---------- DATA LINES
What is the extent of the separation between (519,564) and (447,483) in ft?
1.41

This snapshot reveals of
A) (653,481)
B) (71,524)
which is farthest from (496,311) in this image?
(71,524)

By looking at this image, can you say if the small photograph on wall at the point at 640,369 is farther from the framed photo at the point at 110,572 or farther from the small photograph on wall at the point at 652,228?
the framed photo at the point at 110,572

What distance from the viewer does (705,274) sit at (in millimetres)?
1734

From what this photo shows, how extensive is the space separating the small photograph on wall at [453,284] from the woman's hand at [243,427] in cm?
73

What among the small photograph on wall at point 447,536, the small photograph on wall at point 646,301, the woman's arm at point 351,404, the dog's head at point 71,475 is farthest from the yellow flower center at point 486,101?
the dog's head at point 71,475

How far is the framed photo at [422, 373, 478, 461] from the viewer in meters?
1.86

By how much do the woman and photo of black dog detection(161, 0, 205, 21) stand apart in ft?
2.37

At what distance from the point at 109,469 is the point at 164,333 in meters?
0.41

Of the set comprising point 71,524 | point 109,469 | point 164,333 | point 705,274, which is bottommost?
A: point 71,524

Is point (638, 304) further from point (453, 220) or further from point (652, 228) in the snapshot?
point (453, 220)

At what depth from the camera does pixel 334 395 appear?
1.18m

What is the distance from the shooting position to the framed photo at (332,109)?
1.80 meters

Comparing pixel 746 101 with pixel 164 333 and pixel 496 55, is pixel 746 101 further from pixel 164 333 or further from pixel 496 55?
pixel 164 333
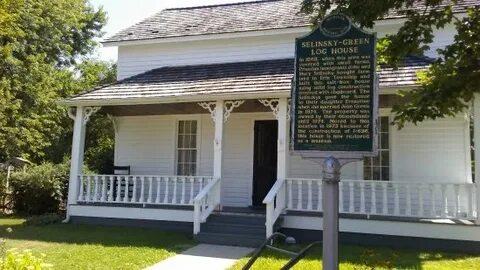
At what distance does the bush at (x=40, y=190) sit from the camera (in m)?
16.2

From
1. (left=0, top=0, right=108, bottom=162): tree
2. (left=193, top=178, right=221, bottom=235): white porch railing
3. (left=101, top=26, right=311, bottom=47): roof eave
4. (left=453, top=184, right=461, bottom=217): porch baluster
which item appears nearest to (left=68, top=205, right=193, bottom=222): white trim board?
(left=193, top=178, right=221, bottom=235): white porch railing

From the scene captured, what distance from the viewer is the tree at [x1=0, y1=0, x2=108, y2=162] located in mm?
25984

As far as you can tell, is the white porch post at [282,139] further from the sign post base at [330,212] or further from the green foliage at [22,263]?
the green foliage at [22,263]

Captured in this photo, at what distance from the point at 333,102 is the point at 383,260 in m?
4.26

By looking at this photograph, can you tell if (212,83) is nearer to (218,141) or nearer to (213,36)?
(218,141)

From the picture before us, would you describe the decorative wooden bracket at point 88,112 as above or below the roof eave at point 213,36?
below

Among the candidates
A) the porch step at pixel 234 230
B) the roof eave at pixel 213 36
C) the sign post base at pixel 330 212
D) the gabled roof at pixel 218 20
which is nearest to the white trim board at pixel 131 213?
the porch step at pixel 234 230

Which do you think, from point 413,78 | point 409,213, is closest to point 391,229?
point 409,213

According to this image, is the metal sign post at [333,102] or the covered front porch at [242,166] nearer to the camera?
the metal sign post at [333,102]

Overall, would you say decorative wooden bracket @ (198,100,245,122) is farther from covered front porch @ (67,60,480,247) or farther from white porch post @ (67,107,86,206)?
white porch post @ (67,107,86,206)

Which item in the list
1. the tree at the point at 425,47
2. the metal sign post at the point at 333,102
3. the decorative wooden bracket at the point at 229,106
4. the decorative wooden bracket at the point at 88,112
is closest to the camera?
the metal sign post at the point at 333,102

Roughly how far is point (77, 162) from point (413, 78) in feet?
30.7

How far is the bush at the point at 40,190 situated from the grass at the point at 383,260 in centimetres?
948

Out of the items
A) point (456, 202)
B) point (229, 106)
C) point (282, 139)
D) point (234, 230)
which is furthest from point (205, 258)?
point (456, 202)
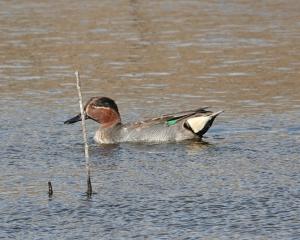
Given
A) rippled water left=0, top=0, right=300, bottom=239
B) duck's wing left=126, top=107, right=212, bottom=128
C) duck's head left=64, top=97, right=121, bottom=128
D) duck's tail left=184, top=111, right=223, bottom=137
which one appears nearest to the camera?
rippled water left=0, top=0, right=300, bottom=239

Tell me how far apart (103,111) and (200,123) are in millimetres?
1364

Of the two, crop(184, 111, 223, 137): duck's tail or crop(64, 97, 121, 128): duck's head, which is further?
A: crop(64, 97, 121, 128): duck's head

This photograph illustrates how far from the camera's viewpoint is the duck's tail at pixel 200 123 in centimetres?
1409

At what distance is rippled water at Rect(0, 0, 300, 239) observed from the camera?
33.7 feet

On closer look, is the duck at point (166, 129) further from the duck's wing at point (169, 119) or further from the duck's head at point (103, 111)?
the duck's head at point (103, 111)

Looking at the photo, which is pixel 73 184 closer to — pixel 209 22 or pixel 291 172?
pixel 291 172

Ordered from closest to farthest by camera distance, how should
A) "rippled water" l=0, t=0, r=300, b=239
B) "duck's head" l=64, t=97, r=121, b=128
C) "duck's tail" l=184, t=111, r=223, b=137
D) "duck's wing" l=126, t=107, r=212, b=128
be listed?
1. "rippled water" l=0, t=0, r=300, b=239
2. "duck's tail" l=184, t=111, r=223, b=137
3. "duck's wing" l=126, t=107, r=212, b=128
4. "duck's head" l=64, t=97, r=121, b=128

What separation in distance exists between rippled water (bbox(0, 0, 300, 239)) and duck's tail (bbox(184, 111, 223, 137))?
0.19 meters

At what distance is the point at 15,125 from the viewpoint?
14875mm

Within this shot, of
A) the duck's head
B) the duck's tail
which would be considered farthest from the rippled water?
the duck's head

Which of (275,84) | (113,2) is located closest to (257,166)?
(275,84)

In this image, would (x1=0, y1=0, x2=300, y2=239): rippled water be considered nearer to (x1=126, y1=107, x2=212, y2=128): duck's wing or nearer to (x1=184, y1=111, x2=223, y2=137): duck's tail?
(x1=184, y1=111, x2=223, y2=137): duck's tail

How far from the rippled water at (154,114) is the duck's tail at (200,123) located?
189 mm

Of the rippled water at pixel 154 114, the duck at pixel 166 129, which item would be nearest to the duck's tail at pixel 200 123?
the duck at pixel 166 129
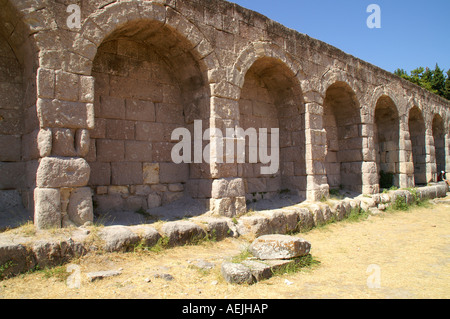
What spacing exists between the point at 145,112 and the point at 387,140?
8.19m

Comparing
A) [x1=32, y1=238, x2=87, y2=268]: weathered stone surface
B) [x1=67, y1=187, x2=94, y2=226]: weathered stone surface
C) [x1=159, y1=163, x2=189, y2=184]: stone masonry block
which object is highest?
[x1=159, y1=163, x2=189, y2=184]: stone masonry block

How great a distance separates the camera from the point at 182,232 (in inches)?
191

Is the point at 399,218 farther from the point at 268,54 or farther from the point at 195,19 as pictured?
the point at 195,19

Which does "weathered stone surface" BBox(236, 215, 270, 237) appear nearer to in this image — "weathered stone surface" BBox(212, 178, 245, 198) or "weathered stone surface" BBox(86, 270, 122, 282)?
"weathered stone surface" BBox(212, 178, 245, 198)

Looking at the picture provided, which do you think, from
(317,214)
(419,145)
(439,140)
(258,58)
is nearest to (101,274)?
(317,214)

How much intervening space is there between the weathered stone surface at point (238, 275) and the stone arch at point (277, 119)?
3.51 metres

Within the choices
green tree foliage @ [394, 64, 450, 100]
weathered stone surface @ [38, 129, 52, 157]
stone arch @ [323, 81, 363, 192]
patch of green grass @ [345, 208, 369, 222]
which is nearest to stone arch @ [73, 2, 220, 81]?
weathered stone surface @ [38, 129, 52, 157]

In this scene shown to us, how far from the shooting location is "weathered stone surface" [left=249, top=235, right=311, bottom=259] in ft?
13.5

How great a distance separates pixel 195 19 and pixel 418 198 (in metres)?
8.38

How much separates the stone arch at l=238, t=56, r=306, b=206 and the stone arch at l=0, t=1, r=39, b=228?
3985 mm

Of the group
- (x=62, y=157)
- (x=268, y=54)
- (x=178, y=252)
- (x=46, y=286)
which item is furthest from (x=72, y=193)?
(x=268, y=54)

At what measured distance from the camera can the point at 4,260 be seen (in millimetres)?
3518

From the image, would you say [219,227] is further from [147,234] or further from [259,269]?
[259,269]

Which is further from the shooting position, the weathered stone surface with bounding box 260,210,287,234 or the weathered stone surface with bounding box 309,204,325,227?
the weathered stone surface with bounding box 309,204,325,227
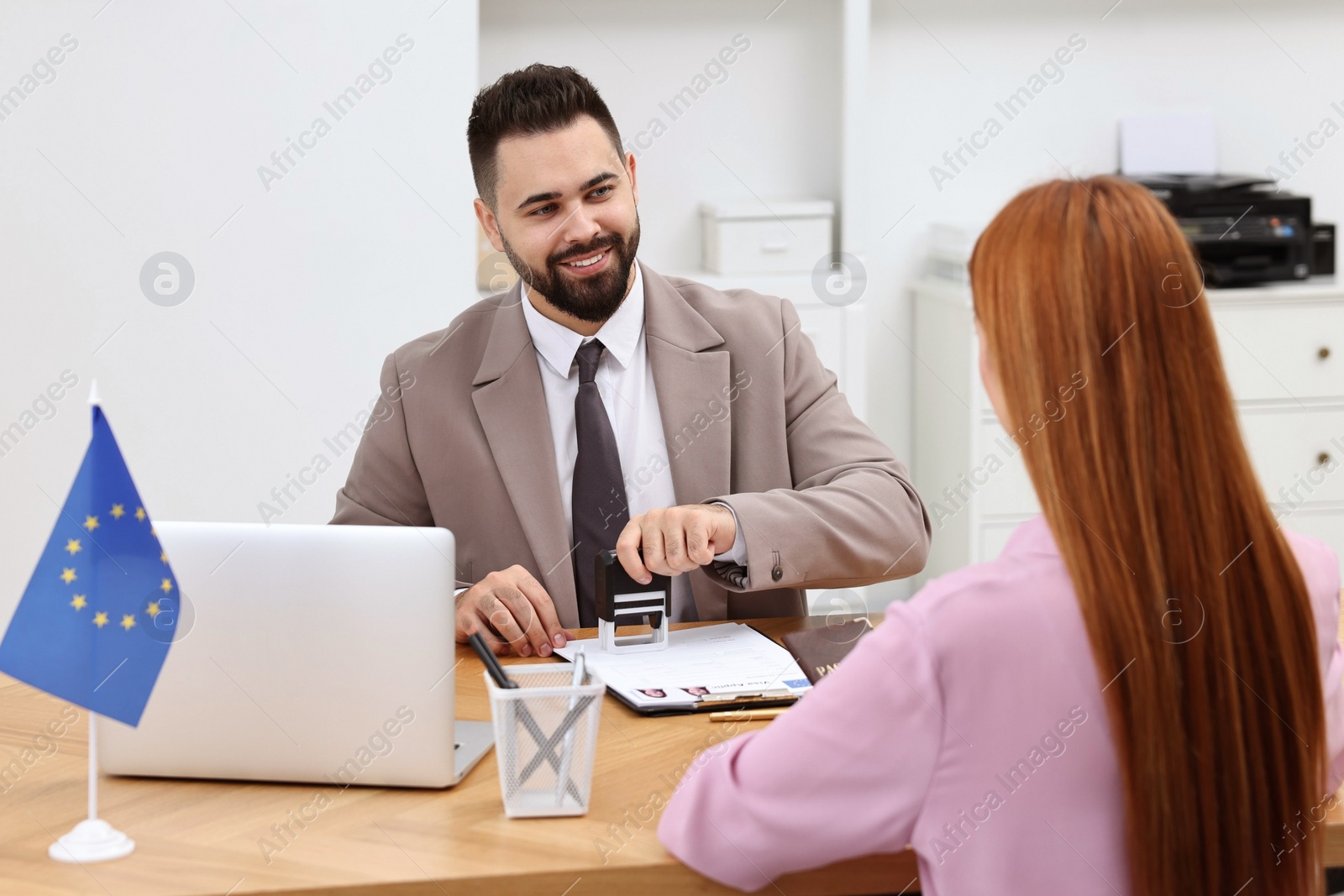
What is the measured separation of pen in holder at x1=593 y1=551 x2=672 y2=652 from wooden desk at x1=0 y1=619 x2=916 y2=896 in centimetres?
26

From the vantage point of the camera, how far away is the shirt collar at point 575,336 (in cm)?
194

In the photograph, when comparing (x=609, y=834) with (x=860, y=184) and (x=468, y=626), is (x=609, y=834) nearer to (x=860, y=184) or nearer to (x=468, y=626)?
(x=468, y=626)

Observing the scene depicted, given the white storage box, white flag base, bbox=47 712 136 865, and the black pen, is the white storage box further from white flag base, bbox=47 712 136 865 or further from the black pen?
white flag base, bbox=47 712 136 865

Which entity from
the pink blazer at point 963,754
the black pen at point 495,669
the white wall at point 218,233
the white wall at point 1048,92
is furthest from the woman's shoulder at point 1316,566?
the white wall at point 1048,92

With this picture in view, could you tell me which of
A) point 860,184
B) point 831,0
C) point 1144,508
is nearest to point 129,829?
point 1144,508

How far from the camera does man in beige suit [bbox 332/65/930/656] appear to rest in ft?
6.08

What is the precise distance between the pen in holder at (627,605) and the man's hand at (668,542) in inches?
0.5

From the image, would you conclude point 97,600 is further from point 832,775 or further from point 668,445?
point 668,445

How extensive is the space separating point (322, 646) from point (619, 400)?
88cm

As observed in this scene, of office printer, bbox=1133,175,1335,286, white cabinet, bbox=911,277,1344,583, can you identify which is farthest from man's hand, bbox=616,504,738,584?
office printer, bbox=1133,175,1335,286

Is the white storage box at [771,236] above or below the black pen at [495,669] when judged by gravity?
above

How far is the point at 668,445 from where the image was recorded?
1908 mm

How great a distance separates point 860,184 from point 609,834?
2.78 metres

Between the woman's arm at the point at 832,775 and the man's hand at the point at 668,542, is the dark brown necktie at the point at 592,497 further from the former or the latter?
the woman's arm at the point at 832,775
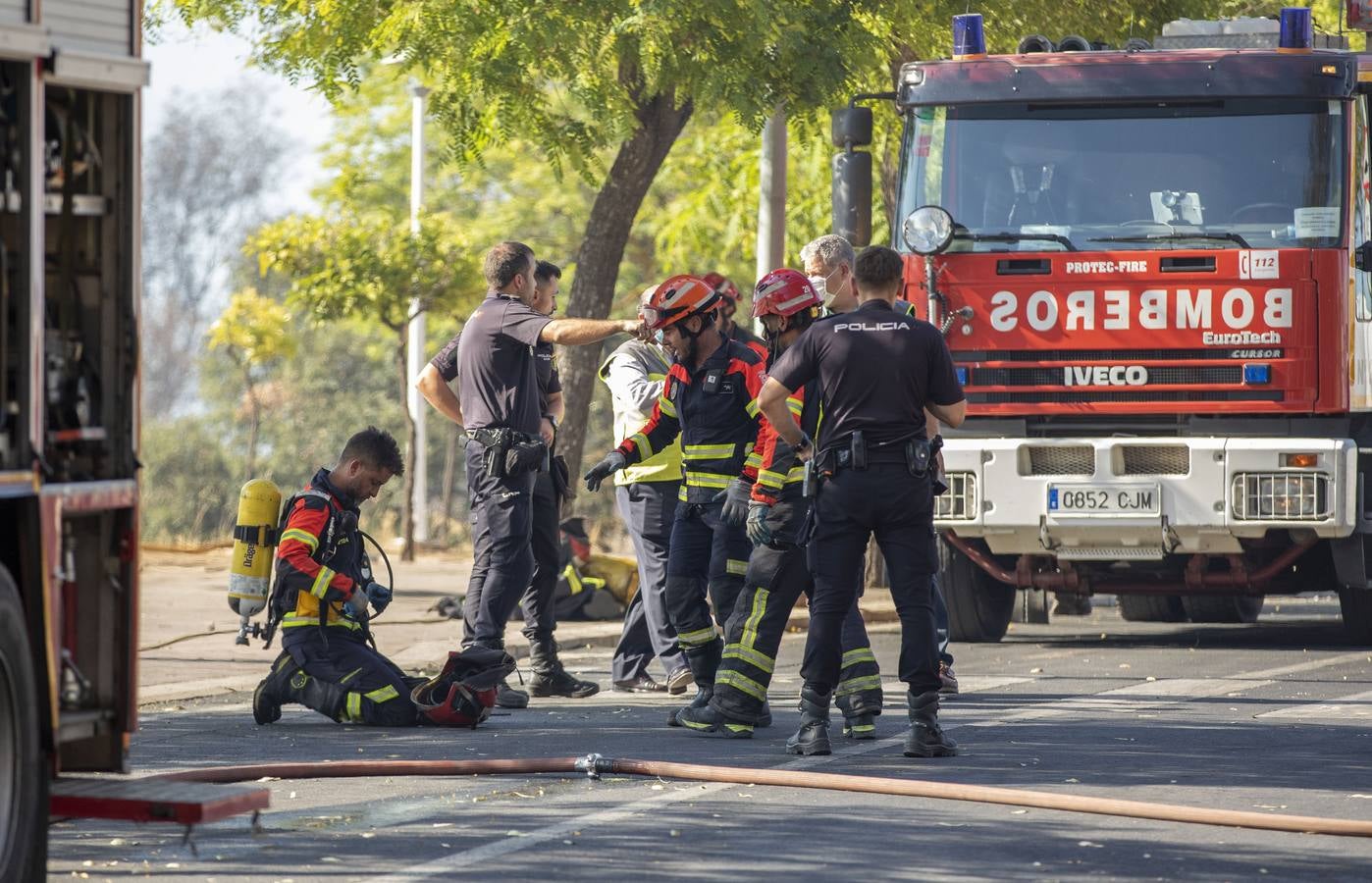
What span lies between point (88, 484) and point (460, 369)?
17.0 ft

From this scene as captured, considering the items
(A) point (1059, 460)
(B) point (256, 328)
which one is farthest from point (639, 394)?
(B) point (256, 328)

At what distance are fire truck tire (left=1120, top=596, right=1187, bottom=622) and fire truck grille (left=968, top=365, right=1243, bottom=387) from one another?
146 inches

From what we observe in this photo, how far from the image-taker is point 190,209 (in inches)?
3292

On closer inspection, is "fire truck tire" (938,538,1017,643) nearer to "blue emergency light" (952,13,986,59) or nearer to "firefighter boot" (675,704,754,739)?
"blue emergency light" (952,13,986,59)

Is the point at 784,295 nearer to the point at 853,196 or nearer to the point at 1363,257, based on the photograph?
the point at 853,196

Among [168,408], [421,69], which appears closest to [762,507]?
[421,69]

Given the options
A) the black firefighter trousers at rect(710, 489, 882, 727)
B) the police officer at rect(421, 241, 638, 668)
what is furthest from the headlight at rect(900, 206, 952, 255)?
the black firefighter trousers at rect(710, 489, 882, 727)

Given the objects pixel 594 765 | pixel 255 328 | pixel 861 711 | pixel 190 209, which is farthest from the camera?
pixel 190 209

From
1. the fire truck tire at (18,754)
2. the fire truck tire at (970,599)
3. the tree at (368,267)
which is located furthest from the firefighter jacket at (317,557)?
the tree at (368,267)

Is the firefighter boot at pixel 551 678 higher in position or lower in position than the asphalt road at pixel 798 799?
higher

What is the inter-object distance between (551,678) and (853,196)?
3.59 m

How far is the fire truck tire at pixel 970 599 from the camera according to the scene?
1352 cm

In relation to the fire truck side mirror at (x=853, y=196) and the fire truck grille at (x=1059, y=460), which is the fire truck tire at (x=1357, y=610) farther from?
the fire truck side mirror at (x=853, y=196)

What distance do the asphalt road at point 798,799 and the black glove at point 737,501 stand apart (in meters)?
0.90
--------------------
= WORK REQUIRED =
Set down, word for word, only the lines running from the line with "At what distance are" to the last line of the listing above. Both of those lines belong in your answer.

= SOLUTION TO THIS TASK =
At what distance are fire truck tire (left=1120, top=596, right=1187, bottom=622) and fire truck grille (left=968, top=365, right=1243, bottom=387) from one another?
146 inches

From what we observe in this photo, how far from the image-taker is point 190,209 (in inches)?
3292

On closer inspection, is "fire truck tire" (938,538,1017,643) nearer to "blue emergency light" (952,13,986,59) or nearer to "firefighter boot" (675,704,754,739)?
"blue emergency light" (952,13,986,59)

Is the point at 784,295 nearer to the point at 853,196 or nearer to the point at 1363,257, based on the photograph?
the point at 853,196

Among [168,408], [421,69], which appears closest to [762,507]?
[421,69]

Given the options
A) the black firefighter trousers at rect(710, 489, 882, 727)
B) the police officer at rect(421, 241, 638, 668)
what is furthest from the headlight at rect(900, 206, 952, 255)?
the black firefighter trousers at rect(710, 489, 882, 727)

Given the objects pixel 594 765 | pixel 255 328 | pixel 861 711 | pixel 190 209, which is farthest from the camera?
pixel 190 209

From
1. the fire truck tire at (18,754)
2. the fire truck tire at (970,599)
3. the tree at (368,267)
which is located furthest from the firefighter jacket at (317,557)?
the tree at (368,267)

Is the firefighter boot at pixel 551 678 higher in position or lower in position than the asphalt road at pixel 798 799?
higher

What is the inter-object distance between (551,678) and (853,196)?
3.59 m

How far is the fire truck tire at pixel 970 599 from the camera according to the scene?
1352 cm

In relation to the fire truck side mirror at (x=853, y=196) and the fire truck grille at (x=1059, y=460), which is the fire truck tire at (x=1357, y=610) farther from?
the fire truck side mirror at (x=853, y=196)

What distance do the asphalt road at point 798,799 and the black glove at point 737,501 stand apart (in meters)?
0.90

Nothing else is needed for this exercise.